¿Usa motos por aplicación? Así puede reducir el contacto con bacterias y hongos en los cascos
Expertos entregaron recomendaciones para disminuir la exposición y proteger la salud tras el estudio revelado.
Noticias RCN
05:50 p. m.
Cada vez son más las personas que utilizan motocicletas solicitadas por aplicaciones para movilizarse rápidamente por la ciudad. Sin embargo, antes de ponerse el casco que entrega el conductor, pocos se preguntan cuántas personas lo han usado ese mismo día o bajo qué condiciones ha sido limpiado.
Precisamente, una investigación de la Universidad Manuela Beltrán puso el foco sobre este tema y encontró que estos elementos pueden albergar bacterias, hongos, levaduras e incluso Escherichia coli (E. coli), un microorganismo asociado con rastros fecales.
Aunque el hallazgo encendió las alarmas, los expertos también explicaron qué medidas pueden tomar los pasajeros para reducir el contacto con estos microorganismos.
¿Qué recomiendan los expertos antes de usar un casco compartido?
La principal recomendación de los investigadores es evitar el contacto directo entre la cabeza y el interior del casco.
Para lograrlo, sugieren utilizar una barrera física como gorros quirúrgicos, pañoletas, cuelleras o cofias diseñadas para motociclistas.

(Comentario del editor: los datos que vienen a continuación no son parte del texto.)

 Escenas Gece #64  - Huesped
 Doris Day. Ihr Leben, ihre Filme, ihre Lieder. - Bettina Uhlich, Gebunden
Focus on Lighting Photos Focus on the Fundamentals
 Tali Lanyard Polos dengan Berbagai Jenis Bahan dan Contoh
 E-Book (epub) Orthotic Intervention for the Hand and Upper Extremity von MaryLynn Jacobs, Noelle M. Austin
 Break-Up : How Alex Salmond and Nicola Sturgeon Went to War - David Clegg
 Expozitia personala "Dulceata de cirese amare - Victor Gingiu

Según explicó Diana Sandoval, magíster en Salud Pública de la Universidad Manuela Beltrán, cualquiera de estos elementos ayuda a disminuir la exposición a los microorganismos que puedan estar presentes.
La especialista indicó que esta sencilla medida puede reducir el contacto directo con bacterias, hongos y otros agentes encontrados durante la investigación.

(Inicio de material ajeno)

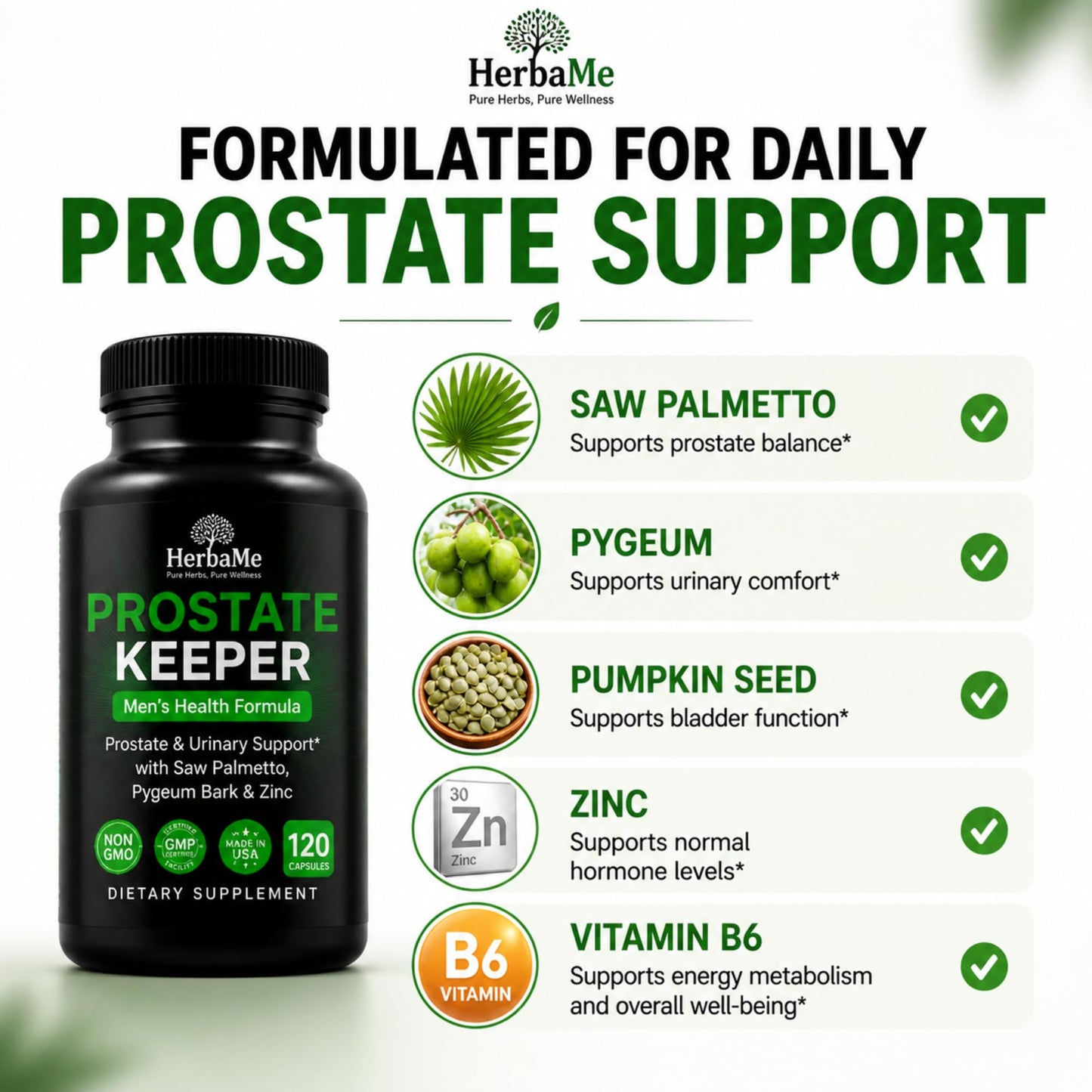 HerbaMe Prostate Support Supplement for Men 40+ with Saw Palmetto, Pygeum Bark & Zinc — Supports Healthy Urinary Flow, Bladder Comfort & Prostate Function, Capsule, 120 Count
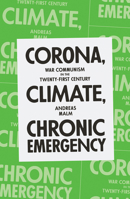 Corona, Climate, Chronic Emergency: War Communism in the Twenty-First Century 1839762152 Book Cover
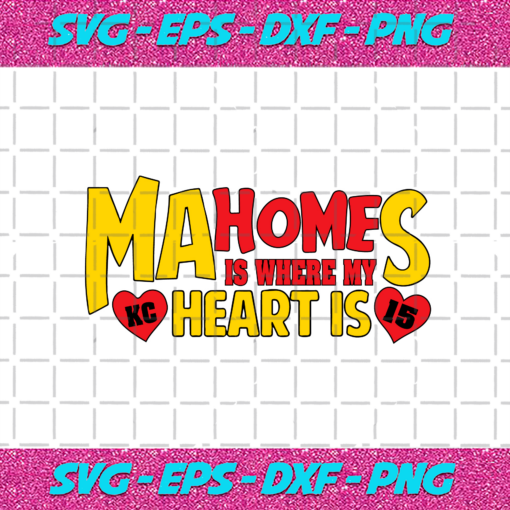 Mahomes Is Where My Heart Is KC Svg KC210202LH8 0bcead3b 93ef 4539 a963 5568d465b17c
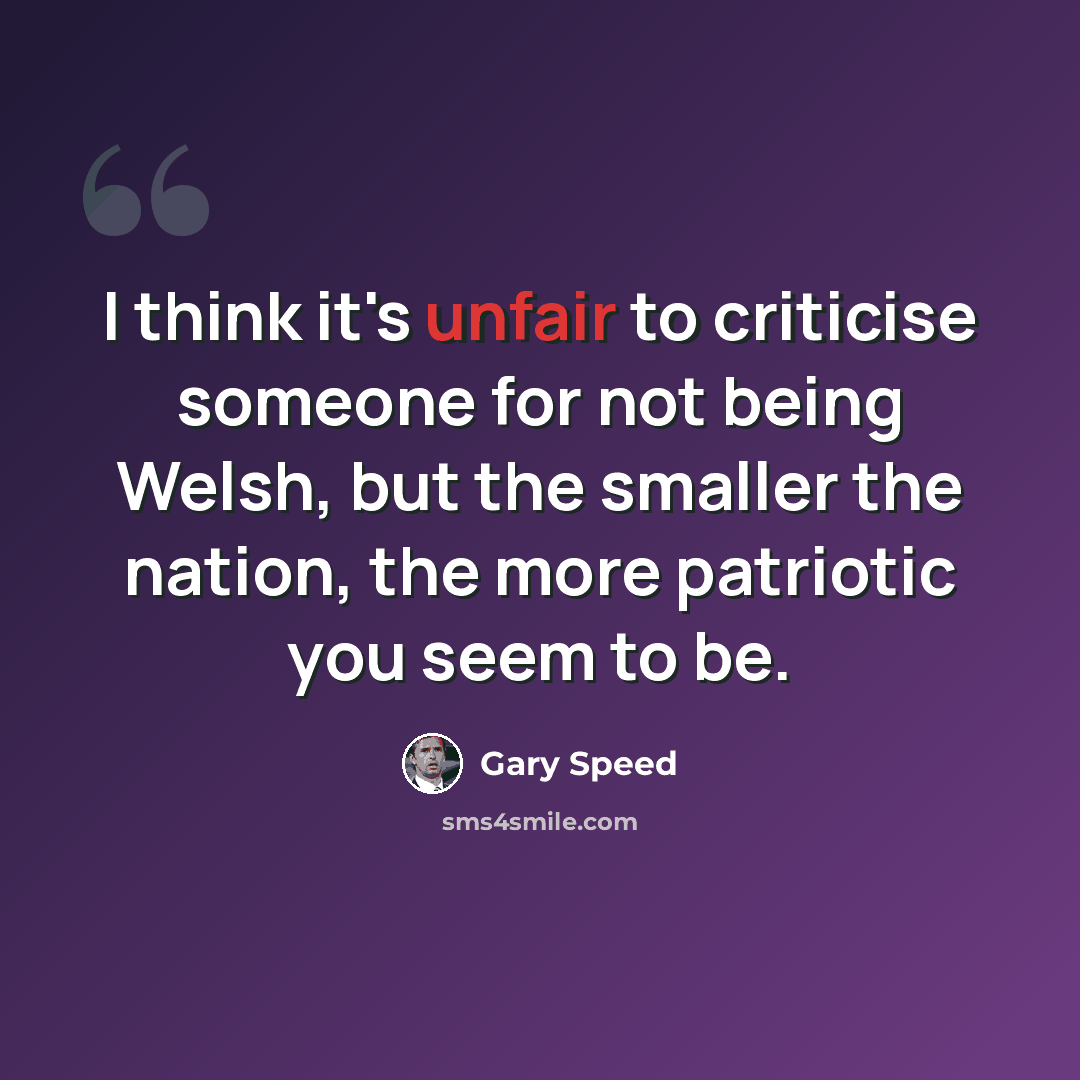 “I think it's unfair to criticise someone for not being Welsh, but the smaller the nation, the more patriotic you seem to be.” quote by Gary Speed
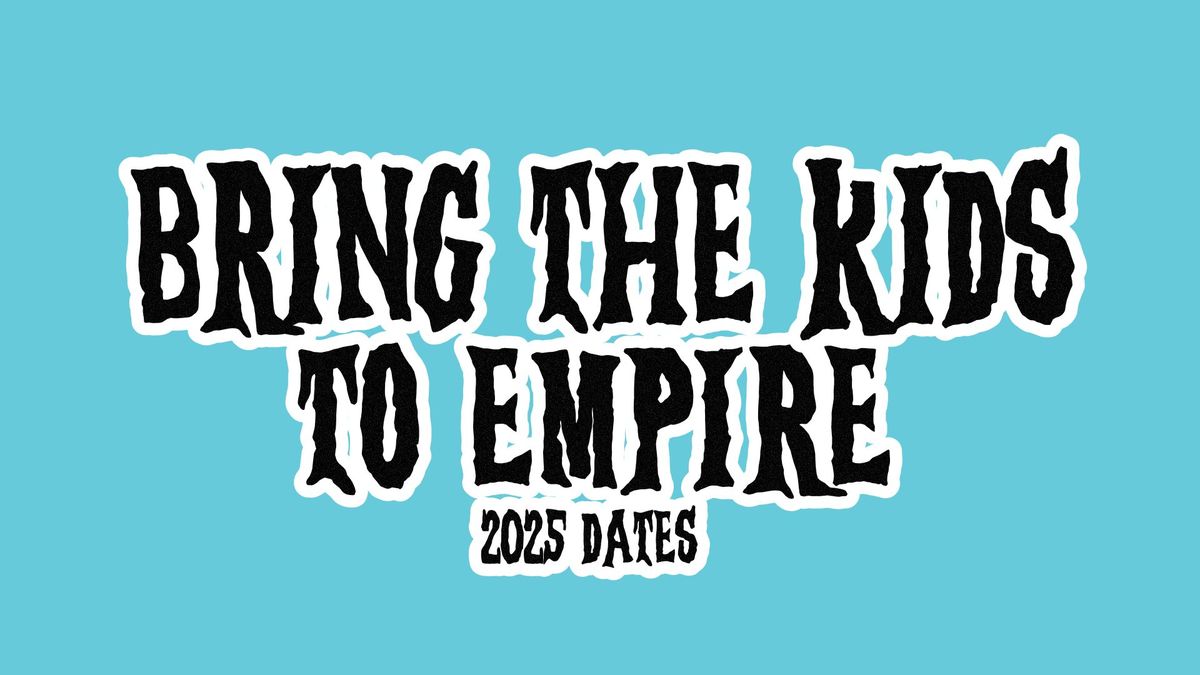 Bring the Kids to Empire (2025 Dates)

¿Por qué hacen esta recomendación?
Las recomendaciones surgieron luego de que la Universidad Manuela Beltrán analizara 33 cascos utilizados por conductores que prestan servicio de transporte de pasajeros mediante aplicaciones.
Durante el estudio se detectó la presencia de diferentes bacterias, levaduras y hongos que podrían representar un riesgo para quienes utilizan estos cascos de manera compartida.
El hallazgo que más llamó la atención del equipo investigador fue la presencia de Escherichia coli (E. coli), una bacteria que normalmente se encuentra en el intestino de las personas y cuya presencia está relacionada con rastros fecales.
¿Cómo habría llegado esta bacteria a los cascos?
De acuerdo con Diana Sandoval, la presencia de este microorganismo podría estar relacionada con la manipulación de los cascos sin las medidas adecuadas de higiene.
La investigadora explicó que la falta de lavado de manos por parte de quienes manipulan estos elementos favorecería la transferencia de la bacteria hacia el interior del casco.
Además de la presencia de E. coli, la investigación identificó otros microorganismos que podrían favorecer la aparición de diferentes afectaciones.
Entre los riesgos mencionados por los investigadores se encuentran dermatitis, infecciones ocasionadas por hongos y casos de pediculosis en personas que utilizan cascos compartidos de manera frecuente.